PETALING JAYA: CTOS Digital Bhd had a slow start for the financial year 2024 (FY24), dragged by seasonality and delayed projects, but analysts remain upbeat about stronger quarters ahead.
Hong Leong Investment Bank (HLIB) Research said CTOS’ first-quarter (1Q24) core profit ticked up only 3% year-on-year (y-o-y) despite revenue rising by 20%.
The credit reporting agency also reported a weaker first-quarter sequentially. HLIB Research said core earnings fell 25% on the back of seasonality.
Nevertheless, the research house said the results for 1Q24 were in line with expectations. “Thus, we left the forecast unchanged.”
It is noteworthy that HLIB Research has downgraded its rating on CTOS to “neutral” but raised the probability-weighted target price (TP) of RM1.50 per share from RM1.45.
“Considering the recent share price recovery, we are turning less bullish on CTOS since the risk-reward profile has now become more balanced,” it said in a note.
UOB Kay Hian Malaysia Research also downgraded its call on CTOS to “hold”, following “recent positive share price action” but the TP was maintained at RM1.52 a share.
It said CTOS’ 1Q24 core net profit of RM21.3mil arrived below its expectations.
This was mainly reflecting the deferment of several key accounts’ projects, a lower contribution from associate JurisTech and the impact of the festive seasons.
“Nevertheless, management alluded that this earnings shortfall will be reversed in the subsequent quarters, and remains confident on delivering a 20% to 25% y-o-y net profit growth in 2024,” it added.
The research house pointed out that despite weaknesses in 1Q24, CTOS management guided that the deferred revenue recognition from the key accounts segment will be back-loaded to 2Q24.

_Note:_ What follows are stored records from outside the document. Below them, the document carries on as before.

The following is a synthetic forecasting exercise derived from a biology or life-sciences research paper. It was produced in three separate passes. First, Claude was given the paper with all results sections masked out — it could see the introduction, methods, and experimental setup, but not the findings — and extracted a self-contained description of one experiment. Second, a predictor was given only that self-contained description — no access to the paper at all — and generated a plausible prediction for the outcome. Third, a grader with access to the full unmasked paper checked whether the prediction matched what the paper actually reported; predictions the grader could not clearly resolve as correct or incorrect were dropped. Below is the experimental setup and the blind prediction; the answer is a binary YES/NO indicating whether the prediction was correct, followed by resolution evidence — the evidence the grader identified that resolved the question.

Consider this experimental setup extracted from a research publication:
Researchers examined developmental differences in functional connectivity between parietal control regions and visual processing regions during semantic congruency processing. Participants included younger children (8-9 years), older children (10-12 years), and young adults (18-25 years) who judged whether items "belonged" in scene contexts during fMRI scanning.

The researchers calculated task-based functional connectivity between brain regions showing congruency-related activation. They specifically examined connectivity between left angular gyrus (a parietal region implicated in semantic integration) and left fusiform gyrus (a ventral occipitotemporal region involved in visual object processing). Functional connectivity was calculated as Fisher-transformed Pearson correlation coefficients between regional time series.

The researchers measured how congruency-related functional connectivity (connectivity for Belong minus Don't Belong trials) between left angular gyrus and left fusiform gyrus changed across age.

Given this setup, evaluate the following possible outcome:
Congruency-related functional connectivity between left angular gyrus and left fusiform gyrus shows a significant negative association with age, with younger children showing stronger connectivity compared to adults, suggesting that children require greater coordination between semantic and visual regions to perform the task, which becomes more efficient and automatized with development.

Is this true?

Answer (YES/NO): YES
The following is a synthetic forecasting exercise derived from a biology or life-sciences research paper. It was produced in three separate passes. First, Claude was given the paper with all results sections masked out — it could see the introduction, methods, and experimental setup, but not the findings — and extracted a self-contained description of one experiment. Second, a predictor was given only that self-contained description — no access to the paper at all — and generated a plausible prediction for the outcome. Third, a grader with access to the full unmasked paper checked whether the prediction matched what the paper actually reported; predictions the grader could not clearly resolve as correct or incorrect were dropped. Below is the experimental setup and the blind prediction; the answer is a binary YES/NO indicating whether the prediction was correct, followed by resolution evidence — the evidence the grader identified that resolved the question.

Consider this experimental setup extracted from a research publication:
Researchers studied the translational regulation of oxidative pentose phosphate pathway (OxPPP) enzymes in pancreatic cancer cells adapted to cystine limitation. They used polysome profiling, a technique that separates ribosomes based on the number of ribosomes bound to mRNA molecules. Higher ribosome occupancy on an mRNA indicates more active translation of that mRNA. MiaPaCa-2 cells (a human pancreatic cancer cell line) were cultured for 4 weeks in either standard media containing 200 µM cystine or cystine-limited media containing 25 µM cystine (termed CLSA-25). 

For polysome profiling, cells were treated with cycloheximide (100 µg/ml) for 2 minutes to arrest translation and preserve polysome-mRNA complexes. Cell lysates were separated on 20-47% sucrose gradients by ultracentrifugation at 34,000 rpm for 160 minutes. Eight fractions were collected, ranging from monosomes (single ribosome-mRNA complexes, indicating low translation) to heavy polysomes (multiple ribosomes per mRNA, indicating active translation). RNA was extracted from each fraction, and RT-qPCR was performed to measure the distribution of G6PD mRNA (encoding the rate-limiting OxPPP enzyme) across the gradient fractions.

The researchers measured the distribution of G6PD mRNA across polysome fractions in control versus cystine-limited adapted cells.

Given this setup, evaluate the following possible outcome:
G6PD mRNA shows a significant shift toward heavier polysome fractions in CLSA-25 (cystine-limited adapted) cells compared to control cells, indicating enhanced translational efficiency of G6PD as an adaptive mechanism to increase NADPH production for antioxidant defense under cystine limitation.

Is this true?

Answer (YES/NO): YES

Its commercial and direct-to-consumer segments will also recover from 1Q24’s seasonal weakness to deliver better average revenue per user and volume growth for the rest of 2024.
In a separate note, RHB Research has maintained its “buy” call on CTOS, highlighting that it has a recession–proof business model and multiple growth avenues in the digitalisation age, which deliver solid earnings and cash flow generation.
RHB Research said the higher adoption of digital solutions domestically for e-KYC (Know Your Customer) multi-face indentification, comprehensive portfolio reviews and analytics products, and on-boarding of new customers will drive growth for FY24.